Selected text:

↓

That talent was at full force in a hilarious interview Lebowitz gave to in which she talked about her trademark style, which includes tortoiseshell glasses and a uniform of Levi’s, a men’s button-down shirt, and a blazer.

Among the targets of her wit were Warby Parker, the purveyor of inexpensive glasses worn by the hipster masses, and men who offend her sensibilities in leg-baring shorts. She also took a stand against yoga pants and the “athleisure” trend (albeit for different reasons than actor Eva Mendes last week).

(Quartz has reached out to Warby Parker for comment and will update with any response.)

It’s worth reading Elle’s full interview, but here are some of our favorite moments:

On Warby Parker:

I feel very strongly that almost the entire city has copied my glasses. I went to a fashion show during fashion week, and everyone there had on my eyeglasses. Warby Parker has also copied my eyeglasses.

Here’s what started happening: A few years ago, kids—and by which I mean, my friends’ kids—started coming up to me and saying, ‘Fran, where’d you get those vintage glasses?’

And I said, ‘They’re not vintage. I’ve just owned them for a long time. They are vintage in the way I am.’

On Brooks Brothers:

I used to buy all my shirts at Brooks [Brothers], but that was completely ruined about 20 years ago. They discontinued the shirt I liked. If I had only known this—I mean, if you’re going to discontinue an item that thousands and thousands of people buy, announce it. Say, ‘We will no longer be making our excellent Brooks Brothers cotton shirts that we made for 5,000 years. We’re going to change them in some awful way. We’re alerting you so you can buy a lifetime supply.’ Shirts don’t go bad, they’re not peaches.

On jeans:

It used to be that adults did not wear jeans—not men, unless they were construction workers—only teenagers wore them. But I guess my generation just said, “We’re going to keep wearing them until we die, because we’re almost there.”

On platform shoes:

The first time I ever saw platform shoes in the ’70s, I knew they’d been revived from the ’40s, and I felt sickened. And for whatever reason, they keep getting revived. They’ve come back four times. I wish we could let them die. They want to die.

↑

Dataset content:
↓

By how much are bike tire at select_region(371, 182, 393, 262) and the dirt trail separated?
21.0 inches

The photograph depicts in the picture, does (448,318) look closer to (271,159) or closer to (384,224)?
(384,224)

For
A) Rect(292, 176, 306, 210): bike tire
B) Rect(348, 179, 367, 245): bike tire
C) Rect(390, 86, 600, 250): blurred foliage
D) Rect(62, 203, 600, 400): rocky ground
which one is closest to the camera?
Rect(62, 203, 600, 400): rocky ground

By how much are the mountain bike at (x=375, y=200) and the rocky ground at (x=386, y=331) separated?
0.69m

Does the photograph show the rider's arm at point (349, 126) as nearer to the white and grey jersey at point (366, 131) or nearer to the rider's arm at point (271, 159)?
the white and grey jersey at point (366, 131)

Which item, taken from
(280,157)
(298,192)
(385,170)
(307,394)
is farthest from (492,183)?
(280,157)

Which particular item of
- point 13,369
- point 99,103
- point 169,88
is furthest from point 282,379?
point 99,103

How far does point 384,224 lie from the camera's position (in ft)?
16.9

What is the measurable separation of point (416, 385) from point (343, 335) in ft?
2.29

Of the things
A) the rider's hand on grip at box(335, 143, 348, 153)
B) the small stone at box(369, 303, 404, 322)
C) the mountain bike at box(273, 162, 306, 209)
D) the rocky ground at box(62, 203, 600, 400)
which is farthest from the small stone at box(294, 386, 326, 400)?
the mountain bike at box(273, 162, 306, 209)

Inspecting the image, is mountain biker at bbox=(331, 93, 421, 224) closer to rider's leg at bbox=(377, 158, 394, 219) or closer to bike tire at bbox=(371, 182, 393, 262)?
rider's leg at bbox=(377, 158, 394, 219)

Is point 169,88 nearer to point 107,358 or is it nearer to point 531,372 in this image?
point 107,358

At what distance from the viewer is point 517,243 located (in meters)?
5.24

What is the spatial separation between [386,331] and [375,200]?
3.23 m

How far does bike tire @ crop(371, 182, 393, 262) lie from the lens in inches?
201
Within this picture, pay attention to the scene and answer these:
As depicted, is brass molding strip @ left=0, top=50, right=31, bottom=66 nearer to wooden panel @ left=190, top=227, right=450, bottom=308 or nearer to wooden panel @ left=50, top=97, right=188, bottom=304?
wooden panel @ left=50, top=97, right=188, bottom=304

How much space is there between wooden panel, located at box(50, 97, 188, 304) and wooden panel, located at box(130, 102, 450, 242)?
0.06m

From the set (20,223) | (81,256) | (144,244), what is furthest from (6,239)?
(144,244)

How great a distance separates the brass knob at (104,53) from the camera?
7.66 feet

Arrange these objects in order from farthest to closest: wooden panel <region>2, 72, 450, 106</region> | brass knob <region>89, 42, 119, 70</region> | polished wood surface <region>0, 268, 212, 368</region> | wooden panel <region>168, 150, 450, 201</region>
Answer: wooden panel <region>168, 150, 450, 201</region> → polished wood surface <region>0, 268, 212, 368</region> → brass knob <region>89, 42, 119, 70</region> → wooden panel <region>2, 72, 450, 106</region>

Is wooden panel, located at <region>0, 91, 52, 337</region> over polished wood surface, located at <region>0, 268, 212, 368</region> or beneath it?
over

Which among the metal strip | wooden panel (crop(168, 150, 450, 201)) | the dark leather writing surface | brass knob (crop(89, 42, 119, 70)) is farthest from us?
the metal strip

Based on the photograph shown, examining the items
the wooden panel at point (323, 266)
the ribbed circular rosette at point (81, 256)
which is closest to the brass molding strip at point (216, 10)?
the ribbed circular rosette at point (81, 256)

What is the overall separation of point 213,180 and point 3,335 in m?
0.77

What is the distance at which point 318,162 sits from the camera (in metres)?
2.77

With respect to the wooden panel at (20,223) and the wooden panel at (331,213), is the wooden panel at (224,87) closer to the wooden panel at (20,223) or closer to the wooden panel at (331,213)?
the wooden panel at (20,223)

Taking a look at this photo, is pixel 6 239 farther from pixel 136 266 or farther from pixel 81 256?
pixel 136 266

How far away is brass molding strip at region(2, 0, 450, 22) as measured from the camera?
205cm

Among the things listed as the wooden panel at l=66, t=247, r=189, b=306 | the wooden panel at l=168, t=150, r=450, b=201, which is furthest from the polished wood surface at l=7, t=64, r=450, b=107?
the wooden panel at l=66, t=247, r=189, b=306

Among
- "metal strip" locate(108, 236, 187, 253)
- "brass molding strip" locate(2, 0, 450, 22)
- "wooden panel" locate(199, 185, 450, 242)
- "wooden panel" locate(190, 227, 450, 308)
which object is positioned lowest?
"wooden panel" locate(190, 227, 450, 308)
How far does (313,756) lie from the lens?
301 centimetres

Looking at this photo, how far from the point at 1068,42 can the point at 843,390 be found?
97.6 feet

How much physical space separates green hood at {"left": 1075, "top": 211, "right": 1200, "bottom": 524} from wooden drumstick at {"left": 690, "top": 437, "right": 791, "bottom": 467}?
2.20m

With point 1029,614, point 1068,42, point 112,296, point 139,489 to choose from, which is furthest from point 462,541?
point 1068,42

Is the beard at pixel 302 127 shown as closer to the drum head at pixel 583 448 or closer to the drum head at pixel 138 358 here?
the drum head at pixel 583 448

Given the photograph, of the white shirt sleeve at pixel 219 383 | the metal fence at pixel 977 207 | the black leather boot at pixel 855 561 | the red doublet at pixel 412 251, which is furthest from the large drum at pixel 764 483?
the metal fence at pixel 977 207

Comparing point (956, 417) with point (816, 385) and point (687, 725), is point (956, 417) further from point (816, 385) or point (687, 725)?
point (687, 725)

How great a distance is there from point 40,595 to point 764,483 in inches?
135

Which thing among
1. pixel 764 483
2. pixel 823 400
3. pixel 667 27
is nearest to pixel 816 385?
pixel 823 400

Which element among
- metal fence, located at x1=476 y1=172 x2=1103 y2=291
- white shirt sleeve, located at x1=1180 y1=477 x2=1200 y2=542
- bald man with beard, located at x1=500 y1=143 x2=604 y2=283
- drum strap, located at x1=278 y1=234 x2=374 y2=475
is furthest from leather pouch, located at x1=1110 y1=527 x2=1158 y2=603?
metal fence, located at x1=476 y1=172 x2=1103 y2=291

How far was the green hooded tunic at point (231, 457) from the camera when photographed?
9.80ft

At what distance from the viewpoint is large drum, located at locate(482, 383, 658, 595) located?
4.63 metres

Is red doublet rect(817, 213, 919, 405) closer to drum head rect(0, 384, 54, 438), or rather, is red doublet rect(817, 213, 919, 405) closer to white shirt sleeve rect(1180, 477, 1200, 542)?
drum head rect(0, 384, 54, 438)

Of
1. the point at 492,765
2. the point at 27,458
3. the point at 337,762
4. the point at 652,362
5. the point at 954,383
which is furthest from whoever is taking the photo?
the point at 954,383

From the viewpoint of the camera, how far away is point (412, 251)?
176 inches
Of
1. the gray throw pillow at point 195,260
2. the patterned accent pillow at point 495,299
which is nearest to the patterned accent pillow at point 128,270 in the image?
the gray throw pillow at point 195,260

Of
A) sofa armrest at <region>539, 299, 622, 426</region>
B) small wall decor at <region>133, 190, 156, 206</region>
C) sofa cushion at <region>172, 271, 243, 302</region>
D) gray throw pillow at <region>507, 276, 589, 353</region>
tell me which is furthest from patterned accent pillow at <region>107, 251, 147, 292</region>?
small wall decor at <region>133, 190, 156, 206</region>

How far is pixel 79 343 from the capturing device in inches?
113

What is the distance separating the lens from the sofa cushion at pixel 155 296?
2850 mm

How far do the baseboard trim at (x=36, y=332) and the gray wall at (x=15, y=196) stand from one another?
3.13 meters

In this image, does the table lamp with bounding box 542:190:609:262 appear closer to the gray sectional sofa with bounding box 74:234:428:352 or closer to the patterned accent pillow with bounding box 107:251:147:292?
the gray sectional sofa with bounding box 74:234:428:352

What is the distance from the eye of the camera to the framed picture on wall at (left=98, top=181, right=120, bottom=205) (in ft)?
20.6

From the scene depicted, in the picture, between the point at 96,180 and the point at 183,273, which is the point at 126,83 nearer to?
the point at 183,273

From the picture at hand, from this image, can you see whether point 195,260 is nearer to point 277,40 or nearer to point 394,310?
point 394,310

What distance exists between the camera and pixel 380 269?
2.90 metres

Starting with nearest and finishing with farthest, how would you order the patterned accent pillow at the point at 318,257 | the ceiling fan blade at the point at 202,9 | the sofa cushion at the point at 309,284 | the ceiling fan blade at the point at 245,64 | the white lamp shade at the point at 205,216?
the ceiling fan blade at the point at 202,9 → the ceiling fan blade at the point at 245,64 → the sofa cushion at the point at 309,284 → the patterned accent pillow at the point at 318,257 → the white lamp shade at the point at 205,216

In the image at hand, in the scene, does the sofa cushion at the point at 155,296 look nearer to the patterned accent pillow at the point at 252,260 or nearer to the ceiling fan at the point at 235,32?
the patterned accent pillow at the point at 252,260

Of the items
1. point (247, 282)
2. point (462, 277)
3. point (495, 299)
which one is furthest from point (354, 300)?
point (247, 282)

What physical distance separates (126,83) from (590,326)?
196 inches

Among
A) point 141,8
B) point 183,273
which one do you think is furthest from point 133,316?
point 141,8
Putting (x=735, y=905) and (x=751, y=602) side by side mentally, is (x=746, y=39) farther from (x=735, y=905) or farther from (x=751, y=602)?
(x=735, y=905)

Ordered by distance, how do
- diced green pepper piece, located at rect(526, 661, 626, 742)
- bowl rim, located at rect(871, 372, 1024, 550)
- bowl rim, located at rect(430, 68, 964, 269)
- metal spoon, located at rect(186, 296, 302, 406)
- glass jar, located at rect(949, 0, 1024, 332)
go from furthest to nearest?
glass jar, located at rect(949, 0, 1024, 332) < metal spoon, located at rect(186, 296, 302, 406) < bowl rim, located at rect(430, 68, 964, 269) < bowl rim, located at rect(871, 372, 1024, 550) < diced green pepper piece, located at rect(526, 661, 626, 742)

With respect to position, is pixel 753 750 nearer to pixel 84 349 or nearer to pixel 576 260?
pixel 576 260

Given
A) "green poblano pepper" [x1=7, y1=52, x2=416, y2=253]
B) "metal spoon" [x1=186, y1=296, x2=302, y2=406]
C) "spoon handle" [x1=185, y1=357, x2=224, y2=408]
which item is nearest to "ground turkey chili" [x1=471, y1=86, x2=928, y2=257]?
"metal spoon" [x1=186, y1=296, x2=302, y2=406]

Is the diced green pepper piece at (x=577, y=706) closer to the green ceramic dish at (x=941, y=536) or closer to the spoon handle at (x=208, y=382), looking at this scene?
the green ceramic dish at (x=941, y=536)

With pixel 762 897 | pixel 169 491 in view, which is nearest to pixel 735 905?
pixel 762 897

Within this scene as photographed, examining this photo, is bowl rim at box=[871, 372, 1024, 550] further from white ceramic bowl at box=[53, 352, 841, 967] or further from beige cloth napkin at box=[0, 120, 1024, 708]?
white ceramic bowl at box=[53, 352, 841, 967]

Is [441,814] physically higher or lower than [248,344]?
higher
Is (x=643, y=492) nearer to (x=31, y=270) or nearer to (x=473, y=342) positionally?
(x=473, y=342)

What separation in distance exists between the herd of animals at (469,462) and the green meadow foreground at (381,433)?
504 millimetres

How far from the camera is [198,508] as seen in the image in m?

↑

Exercise requirements: Continue the article above on Fran Lebowitz's views about clothing, picking up after its final sentence.

Task output:
On men in shorts:

I have to say that one of the biggest changes in my lifetime, is the phenomenon of men wearing shorts. Men never wore shorts when I was young. There are few things I would rather see less, to tell you the truth. I’d just as soon see someone coming toward me with a hand grenade. This is one of the worst changes, by far. It’s disgusting. To have to sit next to grown men on the subway in the summer, and they’re wearing shorts? It’s repulsive. They look ridiculous, like children, and I can’t take them seriously.

On bike helmets:

The trademark of New York City fashion used to be that we dressed more seriously here. More formally. Now people need special costumes to ride bicycles. I mean, a helmet, what, are you an astronaut?

On yoga pants:

All these clothes that you see people wearing, the yoga clothes—even men wear them!—it’s just another way of being in pajamas.

On New Yorkers’ style:

I sometimes feel like handing out citations.

On yoga pants again:

I mean, I always thought it would be much wittier for drag queens to dress in this very drab way. You know, the yoga pants? Well, what if drag queens just really let themselves go, pretending not to try, like most women?

On Hillary Clinton:

I think her lack of style comes naturally.

On red carpet fashion at the Academy Awards

Act! You know how to act, you’re an actor. You’re about to win an award for (I don’t know) convincingly playing that Venezuelan nun who went to war. Now act like you can wear this dress.